Many believe the brunt is generally faced by children whose interests tend to be given less than due importance. One of the aspects worrying lawyers in the proposed legislation is that it replaces the word “children” with “dependant members of the family”.

Child advocate Ruth Farrugia believes children should be identified as individuals with particular rights rather than being lumped together with other dependants. She also thinks the new term is inadequate without a Civil Code definition of “family”.

Family lawyer Emmy Bezzina thinks this lack of definition makes the phrasing ambiguous and possibly lead to abuse. He points out that everyone has a fundamental right to family life but, without a definition at law, things get to be confusing. Joe Gerada, the former CEO of the government’s Foundation for Social Welfare Services, believes the Bill should ensure the couple’s children are allowed to voice their opinions face-to-face with the judge, if they so desire.

“The judge should listen to what the children have to say and take a final decision about divorce with this in mind,” he says, adding, therefore, that there is a need for minors to be truly represented during proceedings by the child’s advocate.

Dr Farrugia thinks legislators should take the opportunity to amend “outdated terms” relating to children, changing words like “custody” and “access” to “residence” and “contact”.

Another concern, raised by Dr Bezzina, is that divorce is being legislated as a series of amendments to the Civil Code rather than through a separate Divorce Act or a part of the Marriage Act. He believes many issues that have nothing to do with the dissolution of a marriage are being thrown in the mix unnecessarily. One of these issues is the proposal to ensure children in tertiary education are given maintenance until the age of 23, both in divorce and in separation cases. The amendments also stipulate that children should continue to be maintained if they have mental or physical disabilities that impair them from maintaining themselves.

Dr Bezzina thinks these and other important matters should have been regulated under other articles of the law and not as part of divorce legislation because it could be seen as a way of dissuading people from using their right to divorce. It will lead to many constitutional challenges, he says.

Pointing out the maintenance during education issue, Dr Farrugia wonders what will happen in the cases of a musical or stage career, apprenticeships or special situations warranting a part-time course.

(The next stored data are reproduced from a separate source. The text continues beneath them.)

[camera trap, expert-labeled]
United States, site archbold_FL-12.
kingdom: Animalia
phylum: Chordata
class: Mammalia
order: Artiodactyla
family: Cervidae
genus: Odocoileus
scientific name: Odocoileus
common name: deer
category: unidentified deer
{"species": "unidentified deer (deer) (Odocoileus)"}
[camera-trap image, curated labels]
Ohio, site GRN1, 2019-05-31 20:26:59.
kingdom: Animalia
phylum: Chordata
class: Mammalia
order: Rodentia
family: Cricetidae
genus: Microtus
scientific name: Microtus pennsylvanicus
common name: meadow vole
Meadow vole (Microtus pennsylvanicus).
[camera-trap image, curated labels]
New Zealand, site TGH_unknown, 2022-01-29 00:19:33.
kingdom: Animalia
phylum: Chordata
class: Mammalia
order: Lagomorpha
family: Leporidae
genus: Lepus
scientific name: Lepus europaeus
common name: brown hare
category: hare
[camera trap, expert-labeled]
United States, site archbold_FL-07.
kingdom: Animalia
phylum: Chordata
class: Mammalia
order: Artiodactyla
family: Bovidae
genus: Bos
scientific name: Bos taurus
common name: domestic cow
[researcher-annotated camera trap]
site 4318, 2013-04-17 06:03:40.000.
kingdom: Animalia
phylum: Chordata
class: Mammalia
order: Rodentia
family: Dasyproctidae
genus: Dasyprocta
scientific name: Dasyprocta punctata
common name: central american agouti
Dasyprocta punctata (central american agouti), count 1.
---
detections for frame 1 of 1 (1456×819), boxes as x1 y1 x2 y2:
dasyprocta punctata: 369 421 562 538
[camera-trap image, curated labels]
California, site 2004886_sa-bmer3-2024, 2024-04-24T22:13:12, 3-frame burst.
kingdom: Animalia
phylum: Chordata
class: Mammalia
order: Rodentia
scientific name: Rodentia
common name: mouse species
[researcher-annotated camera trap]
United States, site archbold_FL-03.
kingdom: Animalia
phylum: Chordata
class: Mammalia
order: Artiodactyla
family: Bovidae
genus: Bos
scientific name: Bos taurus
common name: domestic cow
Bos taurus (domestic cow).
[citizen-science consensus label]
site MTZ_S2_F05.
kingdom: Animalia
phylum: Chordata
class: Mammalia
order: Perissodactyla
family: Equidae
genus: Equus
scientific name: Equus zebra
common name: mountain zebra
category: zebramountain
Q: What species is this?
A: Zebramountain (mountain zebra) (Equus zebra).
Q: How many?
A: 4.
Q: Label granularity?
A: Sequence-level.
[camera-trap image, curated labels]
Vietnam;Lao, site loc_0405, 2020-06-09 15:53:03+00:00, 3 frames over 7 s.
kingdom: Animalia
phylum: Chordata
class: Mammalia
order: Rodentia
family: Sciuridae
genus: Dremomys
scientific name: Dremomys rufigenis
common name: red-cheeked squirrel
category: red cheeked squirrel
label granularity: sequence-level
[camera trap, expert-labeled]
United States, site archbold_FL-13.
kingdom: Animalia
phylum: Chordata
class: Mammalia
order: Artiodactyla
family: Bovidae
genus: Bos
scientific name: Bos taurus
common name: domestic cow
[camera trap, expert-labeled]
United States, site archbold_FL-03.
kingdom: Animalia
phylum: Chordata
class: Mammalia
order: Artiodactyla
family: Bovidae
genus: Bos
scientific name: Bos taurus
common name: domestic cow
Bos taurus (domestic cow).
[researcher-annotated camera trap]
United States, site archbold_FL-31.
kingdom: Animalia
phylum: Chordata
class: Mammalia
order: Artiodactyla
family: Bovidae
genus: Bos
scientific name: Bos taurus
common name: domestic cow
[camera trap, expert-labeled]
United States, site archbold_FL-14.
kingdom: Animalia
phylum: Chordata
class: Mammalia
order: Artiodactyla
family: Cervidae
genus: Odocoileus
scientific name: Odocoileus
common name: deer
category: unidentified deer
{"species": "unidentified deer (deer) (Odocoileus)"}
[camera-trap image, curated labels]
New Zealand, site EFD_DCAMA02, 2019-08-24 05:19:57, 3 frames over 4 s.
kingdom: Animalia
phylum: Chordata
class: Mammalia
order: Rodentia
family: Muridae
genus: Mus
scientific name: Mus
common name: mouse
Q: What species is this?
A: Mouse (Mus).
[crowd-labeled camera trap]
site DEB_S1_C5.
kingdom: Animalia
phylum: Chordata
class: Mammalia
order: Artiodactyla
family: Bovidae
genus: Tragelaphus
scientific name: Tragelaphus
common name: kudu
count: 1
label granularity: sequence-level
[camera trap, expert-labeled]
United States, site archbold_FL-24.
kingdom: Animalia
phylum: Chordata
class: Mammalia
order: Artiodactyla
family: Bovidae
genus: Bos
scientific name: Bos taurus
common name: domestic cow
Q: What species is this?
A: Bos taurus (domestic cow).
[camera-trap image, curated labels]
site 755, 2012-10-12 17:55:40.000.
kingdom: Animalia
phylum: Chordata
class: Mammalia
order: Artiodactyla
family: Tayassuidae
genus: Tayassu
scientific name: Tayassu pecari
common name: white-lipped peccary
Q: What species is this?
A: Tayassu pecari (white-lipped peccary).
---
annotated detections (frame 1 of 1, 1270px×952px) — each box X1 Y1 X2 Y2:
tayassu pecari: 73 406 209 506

Matrimonial and family lawyer Lorraine Schembri Orland hopes the clause providing for maintenance while children are studying will be accepted. “It is high time we establish guidelines or automatic indexing of maintenance, which would allow for more equitable treatment of the parties and eliminate inequalities as far as possible.”

She is worried, however, that unlike the Irish Family Law (Divorce) Act, which the local law is based on, the Bill is “silent” on pensions, except for a reference to the consideration, when establishing maintenance, of the loss of a benefit under a pension scheme. Contributions to a pension scheme made during marriage by one spouse should be considered as part of the other spouse’s entitlement, she argues. “Who will be the survivor spouse for the purpose of the widow’s pension? It would seem that the first or former spouses would not be entitled,” she says, adding that pension sharing orders should be granted upon separation and divorce, to avoid future doubt.

Dr Schembri Orland is also concerned about the issue of “no fault”, which allows people to ab­an­don their marriage for four of the last five years and “wait it out” while victims who want a divorce must also wait the whole period.

Although she acknowledges that this concept was approved at the referendum, Dr Schembri Orlando thinks it would have been better to give victims a remedy without having to wait for four or five years to lapse.

Therese Comodini Cachia also focuses on the law’s insistence that a couple must have lived apart for at least four years before instituting divorce proceedings. The period of four years need not be continuous and may be made up of a number of periods that together amount to four years as long as they occur in the previous five years.

“The first question that comes to mind is: How does one prove the aggregate periods of time, especially when the spouses are not in agreement?”

The proposed legislation also allows for the possibility of filing for divorce while separation proceedings are still pending, which Dr Comodini Cachia fears will lead to a “multiplicity of proceedings” and abuse.